Two Cases of Double Adenomas in a Surgical Series over 16 Years in a Single Centre.

2021 
Background Double pituitary adenomas (DA) are two morphologically and immunohystochemically different tumors in the same gland. They are rare, generally small adenomas and divided in: separated, when clearly recognizable before or during surgery, and contiguous, when diagnosed only in the following histopathological examination. Acromegaly and Cushing’s disease are the main prevalent clinical presentation. Objective We described two cases of DA in a surgical series over 16 years in a single center.
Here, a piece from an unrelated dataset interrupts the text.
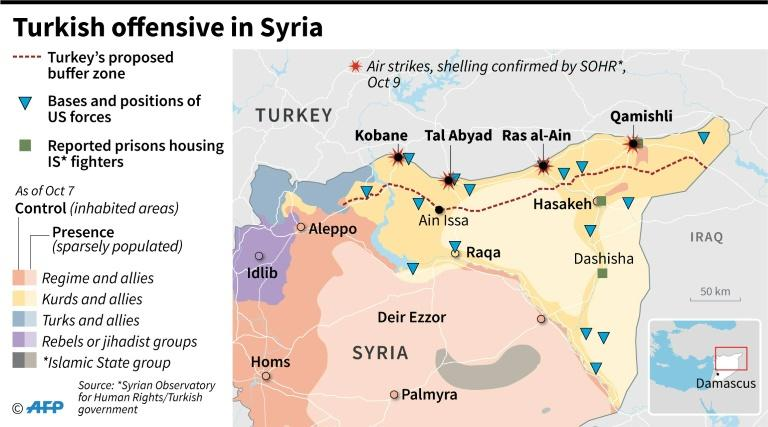 Control of territory in Syria and areas hit by air strikes and shelling as Turkish offensive started against Kurdish militants on October 9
Method In September 2018 we diagnosed a DA in a man with acromegaly (case 1). In order to assess the presence of other cases of DA, we performed a retrospective analysis of the endonasal endoscopically operated sellar adenomas from January 2004 to December 2019 Results 468 pituitary adenomas were found. A DA with a Pit-1 positive small macroadenoma (GH-TSH- PRL positive) and an ACTH microadenoma clinically silent in an acromegalic woman was retrospectively found (case 2). Conclusion Our analysis confirms that DA are rare (0.4 % of the pituitary adenomas) and often associated with acromegaly. Their pre-operatively diagnosis is difficult but clinician’s awareness of DA can improve the diagnosis. The use of pituitary transcription factors could be useful in detecting DA.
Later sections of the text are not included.